Antes que nada, miles de gracias a Mar Hudson, Vale, soolfinchelLover3, Hannita y fuckyeahfinchel por sus comentarios del capítulo de ayer. En serio me alegraron el día :) Y considerando que al parecer ninguna tiene problema con leer algo como lo que se viene... acá lo tienen. Es particularmente por este capítulo que cambio el rating del fic, así que no significa que todos los próximos van a tener el mismo tipo de contenido. Bueno... espero que haya quedado bien. Trabajé bastante, porque por encima de que cuesta escribir algo así, desde el punto de vista del varón es peor :B En fin... los dejo leer de una vez.
DISCLAIMER: Ni Glee ni sus personajes me pertenecen.

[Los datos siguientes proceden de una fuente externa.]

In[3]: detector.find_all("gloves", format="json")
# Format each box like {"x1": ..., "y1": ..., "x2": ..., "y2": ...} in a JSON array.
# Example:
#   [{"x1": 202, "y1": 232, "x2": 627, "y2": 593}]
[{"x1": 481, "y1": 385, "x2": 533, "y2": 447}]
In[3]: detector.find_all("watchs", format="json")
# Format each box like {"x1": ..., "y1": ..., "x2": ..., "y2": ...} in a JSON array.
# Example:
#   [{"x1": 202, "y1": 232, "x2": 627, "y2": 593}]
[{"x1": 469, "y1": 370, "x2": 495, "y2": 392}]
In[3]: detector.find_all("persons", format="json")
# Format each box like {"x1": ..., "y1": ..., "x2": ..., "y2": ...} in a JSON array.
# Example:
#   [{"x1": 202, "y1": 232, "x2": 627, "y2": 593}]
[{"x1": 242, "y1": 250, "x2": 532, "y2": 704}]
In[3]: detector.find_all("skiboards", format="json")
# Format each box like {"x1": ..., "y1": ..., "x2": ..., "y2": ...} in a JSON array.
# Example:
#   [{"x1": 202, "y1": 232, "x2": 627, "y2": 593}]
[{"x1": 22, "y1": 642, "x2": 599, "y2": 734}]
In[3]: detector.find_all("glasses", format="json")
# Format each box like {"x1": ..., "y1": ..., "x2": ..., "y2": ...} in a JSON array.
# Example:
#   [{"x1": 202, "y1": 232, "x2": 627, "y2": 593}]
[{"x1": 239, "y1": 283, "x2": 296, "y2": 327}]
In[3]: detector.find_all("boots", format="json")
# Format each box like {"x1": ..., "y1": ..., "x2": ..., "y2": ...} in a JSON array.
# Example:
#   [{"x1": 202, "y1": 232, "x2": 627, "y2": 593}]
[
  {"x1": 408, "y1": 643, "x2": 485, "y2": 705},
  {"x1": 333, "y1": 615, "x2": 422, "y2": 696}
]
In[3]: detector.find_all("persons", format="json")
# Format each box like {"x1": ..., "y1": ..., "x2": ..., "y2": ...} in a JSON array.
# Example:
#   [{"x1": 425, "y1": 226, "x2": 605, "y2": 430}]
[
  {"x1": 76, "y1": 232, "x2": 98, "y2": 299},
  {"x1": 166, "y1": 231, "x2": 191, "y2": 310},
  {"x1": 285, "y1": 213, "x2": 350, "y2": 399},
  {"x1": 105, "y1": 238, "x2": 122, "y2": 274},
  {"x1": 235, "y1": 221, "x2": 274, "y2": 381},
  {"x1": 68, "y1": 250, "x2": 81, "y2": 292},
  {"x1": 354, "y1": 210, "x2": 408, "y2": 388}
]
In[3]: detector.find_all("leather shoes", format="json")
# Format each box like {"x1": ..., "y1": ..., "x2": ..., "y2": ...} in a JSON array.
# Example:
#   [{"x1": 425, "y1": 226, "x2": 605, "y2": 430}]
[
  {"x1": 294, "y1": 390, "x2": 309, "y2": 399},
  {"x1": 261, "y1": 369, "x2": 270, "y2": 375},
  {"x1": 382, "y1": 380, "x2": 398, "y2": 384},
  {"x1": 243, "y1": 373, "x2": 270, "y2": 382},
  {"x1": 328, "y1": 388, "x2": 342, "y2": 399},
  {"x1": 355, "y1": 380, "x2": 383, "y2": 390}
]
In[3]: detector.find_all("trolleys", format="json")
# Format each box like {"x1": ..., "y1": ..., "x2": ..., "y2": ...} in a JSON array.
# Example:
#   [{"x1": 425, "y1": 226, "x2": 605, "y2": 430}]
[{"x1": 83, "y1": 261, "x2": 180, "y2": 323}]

Una vez que mi torso había quedado completamente desnudo, levanté a Rachel tomándola por sus muslos, y ella envolvió mi cadera con sus piernas, dejando caer así sus zapatos de tacón. Sin dejar de besarnos, la conduje de aquél modo hasta su cama, acostándola allí y yo quedando encima. Por un lado, no podía creer que en serio estábamos a punto de estar juntos de esa manera de nuevo. Por el otro, mis deseos aumentaban más y más… mis necesidades como hombre que no había satisfecho por dos años, al igual que mis ganas de hacerla mía en todos los sentidos posibles.
Me despegué de sus labios y la observé por unos segundos. Cuando había llegado al restaurant estaba prolijamente peinada, y aunque ahora aquello se había perdido… seguía pareciéndome absolutamente preciosa. Sus oscuros ojos bajaron a su pecho, y luego de vuelta a los míos, solicitantes. No tardé demasiado en comprender qué era lo que me estaba pidiendo, y tampoco en atender a su demanda.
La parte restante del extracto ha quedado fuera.